The whole sentence could use some more punctuation marks, like so:

A large number of young people across different countries are affected, with considerable impact on health care systems and society as a whole. Since spread via social media is no longer restricted to specific locations such as local communities or school environments, spread via social media is no longer restricted to specific locations such as schools or towns.

The second sentence both says the same thing twice and actually doesn't make any sense when you parse it.

> Since spread via social media is no longer restricted to specific locations such as local communities or school environments, spread via social media is no longer restricted to specific locations such as schools or towns.

The sequence "spread via social media is no longer restricted to specific locations" appears in exactly that sequence twice in that sentence. If you cut the redundancy down to "spread via social media is no longer restricted to specific locations", that doesn't make sense either since social media was never restricted to specific locations.

I'm not saying it's definitely written entirely by GPT, but mindlessly repeating sequences is very GPT-like behavior. Maybe academics are using GPT to pad their word count? Or maybe the authors and their editors just need more coffee?

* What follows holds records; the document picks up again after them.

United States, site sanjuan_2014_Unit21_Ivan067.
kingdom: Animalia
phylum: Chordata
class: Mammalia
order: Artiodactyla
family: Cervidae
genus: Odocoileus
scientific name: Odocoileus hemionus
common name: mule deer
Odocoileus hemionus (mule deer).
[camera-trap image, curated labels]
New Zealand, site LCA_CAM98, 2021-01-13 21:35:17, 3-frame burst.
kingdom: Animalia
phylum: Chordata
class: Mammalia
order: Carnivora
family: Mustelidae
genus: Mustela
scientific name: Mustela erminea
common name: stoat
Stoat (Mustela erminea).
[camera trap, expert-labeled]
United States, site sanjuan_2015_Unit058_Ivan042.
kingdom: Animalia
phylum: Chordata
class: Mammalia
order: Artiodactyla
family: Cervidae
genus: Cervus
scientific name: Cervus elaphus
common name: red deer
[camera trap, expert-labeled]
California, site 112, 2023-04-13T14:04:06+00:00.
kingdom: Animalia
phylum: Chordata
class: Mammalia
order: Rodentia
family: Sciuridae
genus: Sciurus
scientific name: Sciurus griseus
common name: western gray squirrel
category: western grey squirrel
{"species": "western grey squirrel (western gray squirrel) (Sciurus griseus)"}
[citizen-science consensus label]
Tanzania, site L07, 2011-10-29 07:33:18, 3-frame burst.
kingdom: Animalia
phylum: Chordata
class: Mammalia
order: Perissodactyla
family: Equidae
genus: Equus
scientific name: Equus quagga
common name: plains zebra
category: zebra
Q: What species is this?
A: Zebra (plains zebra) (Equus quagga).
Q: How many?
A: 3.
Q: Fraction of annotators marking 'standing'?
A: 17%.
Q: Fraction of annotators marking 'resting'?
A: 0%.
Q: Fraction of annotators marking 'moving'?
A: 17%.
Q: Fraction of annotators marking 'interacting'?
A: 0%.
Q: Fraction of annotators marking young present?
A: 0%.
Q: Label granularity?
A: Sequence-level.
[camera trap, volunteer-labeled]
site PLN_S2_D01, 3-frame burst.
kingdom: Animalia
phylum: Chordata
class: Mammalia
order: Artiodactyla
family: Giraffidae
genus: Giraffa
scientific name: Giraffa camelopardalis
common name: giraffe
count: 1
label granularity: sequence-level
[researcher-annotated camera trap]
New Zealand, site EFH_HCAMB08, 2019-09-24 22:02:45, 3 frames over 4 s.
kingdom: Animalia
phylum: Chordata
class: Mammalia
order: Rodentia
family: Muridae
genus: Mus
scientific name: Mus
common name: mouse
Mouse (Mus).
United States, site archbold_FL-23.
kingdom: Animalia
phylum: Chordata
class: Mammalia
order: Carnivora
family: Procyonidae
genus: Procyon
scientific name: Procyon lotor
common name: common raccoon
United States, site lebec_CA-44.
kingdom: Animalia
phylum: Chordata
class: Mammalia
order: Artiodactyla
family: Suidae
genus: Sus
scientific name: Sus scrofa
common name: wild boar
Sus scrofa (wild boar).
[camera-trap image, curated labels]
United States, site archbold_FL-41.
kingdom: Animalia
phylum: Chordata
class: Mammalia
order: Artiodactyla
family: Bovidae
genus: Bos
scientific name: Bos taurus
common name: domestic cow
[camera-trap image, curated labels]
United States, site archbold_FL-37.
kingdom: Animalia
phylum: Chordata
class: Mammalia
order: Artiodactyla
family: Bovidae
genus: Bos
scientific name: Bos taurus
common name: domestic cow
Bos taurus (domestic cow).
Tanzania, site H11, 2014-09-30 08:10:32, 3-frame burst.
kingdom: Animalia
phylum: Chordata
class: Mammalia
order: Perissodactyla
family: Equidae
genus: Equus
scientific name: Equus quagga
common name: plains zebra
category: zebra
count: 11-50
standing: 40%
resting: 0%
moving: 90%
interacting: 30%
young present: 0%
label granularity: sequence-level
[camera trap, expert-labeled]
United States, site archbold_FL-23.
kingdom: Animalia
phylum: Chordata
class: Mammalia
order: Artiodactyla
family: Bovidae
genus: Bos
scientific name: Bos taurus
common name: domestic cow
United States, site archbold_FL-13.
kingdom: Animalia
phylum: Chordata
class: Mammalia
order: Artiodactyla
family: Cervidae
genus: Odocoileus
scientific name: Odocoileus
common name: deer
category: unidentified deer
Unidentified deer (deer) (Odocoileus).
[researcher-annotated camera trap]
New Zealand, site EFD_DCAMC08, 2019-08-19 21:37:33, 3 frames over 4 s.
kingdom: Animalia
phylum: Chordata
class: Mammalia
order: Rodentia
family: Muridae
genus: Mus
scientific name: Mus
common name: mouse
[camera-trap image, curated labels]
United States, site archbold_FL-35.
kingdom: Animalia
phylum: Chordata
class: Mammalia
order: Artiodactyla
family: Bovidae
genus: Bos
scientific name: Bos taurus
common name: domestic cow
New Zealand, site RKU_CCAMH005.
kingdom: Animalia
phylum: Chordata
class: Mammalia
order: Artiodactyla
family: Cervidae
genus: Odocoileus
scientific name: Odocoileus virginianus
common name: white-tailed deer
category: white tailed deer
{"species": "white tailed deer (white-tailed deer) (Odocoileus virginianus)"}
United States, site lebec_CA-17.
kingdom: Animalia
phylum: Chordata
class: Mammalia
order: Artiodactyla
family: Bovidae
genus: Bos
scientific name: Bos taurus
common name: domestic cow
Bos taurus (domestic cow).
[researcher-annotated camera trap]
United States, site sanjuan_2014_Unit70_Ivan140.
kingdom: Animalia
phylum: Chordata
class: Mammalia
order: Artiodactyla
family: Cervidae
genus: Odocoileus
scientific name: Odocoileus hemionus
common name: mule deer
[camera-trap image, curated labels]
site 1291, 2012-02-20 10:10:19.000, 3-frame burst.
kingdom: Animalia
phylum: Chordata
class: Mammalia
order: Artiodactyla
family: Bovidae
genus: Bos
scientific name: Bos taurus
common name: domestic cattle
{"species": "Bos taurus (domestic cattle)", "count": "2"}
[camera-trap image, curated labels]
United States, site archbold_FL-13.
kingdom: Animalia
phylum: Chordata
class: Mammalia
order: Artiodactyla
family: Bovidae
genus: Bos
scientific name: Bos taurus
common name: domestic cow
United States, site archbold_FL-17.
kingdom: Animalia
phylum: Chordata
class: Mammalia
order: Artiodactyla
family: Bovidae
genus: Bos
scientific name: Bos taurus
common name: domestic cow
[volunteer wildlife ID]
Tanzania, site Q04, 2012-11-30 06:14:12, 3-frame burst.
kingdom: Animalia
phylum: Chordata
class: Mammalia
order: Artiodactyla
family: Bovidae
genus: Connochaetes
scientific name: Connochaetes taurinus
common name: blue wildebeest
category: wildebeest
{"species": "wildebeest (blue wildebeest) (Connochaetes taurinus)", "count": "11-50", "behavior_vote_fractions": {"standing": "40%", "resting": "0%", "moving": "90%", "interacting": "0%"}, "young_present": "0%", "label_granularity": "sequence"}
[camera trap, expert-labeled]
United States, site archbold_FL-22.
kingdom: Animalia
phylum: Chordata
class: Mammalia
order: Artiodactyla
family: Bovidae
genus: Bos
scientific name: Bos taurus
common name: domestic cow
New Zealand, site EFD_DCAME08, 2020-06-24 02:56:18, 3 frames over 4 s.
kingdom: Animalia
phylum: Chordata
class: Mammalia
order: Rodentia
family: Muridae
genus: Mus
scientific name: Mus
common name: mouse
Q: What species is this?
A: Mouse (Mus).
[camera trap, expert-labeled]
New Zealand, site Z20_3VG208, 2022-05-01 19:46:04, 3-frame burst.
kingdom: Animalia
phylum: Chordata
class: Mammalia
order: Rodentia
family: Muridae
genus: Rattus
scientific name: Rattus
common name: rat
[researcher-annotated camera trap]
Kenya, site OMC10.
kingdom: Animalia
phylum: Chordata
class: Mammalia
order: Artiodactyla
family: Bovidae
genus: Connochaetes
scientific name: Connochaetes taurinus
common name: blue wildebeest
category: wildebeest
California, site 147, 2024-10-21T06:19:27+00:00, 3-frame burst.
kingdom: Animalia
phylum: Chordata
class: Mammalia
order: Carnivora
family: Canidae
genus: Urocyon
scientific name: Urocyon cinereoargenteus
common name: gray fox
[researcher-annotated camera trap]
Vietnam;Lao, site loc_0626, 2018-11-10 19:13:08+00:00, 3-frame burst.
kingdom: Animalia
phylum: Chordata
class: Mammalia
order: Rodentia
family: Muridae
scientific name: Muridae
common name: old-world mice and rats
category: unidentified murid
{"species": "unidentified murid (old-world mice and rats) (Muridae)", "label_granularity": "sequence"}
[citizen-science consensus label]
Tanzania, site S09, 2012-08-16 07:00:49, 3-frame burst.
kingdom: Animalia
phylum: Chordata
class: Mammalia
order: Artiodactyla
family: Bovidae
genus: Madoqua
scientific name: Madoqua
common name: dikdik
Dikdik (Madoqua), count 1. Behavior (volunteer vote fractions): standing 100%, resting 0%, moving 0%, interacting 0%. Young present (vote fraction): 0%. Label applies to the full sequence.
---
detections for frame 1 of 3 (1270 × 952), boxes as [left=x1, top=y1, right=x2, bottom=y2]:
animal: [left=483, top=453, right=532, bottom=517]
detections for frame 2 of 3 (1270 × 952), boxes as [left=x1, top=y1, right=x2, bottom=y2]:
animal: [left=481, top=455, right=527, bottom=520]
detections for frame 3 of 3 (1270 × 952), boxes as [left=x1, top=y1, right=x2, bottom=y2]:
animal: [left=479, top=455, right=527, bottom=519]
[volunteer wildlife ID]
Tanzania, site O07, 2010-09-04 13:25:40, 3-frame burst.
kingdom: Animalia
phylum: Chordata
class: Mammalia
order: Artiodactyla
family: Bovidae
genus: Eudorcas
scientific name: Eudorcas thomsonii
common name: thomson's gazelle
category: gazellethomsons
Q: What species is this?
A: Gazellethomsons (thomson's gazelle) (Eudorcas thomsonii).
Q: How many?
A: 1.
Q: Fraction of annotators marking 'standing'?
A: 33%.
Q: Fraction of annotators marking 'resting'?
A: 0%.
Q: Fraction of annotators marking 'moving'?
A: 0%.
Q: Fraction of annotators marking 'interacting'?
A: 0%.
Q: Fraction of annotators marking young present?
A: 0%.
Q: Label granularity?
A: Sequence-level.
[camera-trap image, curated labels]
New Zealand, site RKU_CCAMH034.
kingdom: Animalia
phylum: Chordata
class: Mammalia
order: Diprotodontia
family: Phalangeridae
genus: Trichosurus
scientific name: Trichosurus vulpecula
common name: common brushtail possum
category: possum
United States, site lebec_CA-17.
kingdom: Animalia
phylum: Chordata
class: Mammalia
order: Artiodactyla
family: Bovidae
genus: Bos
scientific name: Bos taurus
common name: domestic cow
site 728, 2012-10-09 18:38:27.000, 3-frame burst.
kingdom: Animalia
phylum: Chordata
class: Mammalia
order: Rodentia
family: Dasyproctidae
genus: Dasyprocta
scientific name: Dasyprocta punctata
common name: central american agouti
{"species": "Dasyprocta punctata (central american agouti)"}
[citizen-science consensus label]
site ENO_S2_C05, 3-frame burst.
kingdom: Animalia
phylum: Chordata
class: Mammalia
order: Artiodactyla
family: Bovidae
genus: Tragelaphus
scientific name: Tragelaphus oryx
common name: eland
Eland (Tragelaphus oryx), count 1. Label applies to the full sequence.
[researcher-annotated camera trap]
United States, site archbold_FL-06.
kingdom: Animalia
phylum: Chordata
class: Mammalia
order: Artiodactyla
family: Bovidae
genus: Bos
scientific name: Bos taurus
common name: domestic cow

As someone in academia, that reads just like a sentence that wasn't peer reviewed by a native English speaker.
Yes, I too got to that sentence and thought "Are we being pranked by a GPT-written academic article?"
I think someone's just been steeped in academia a little too long.
It's just missing a comma.
A comma would help, but it's not just that.

They used the phrase "spread via social media" and pointed out that spread isn't locally restricted anymore twice for no reason. They're also using circular reasoning. A more concise way to phrase this would have been:

> since [the images and videos] are shared via social media, spread is no longer restricted to specific locations such as local communities or school environments.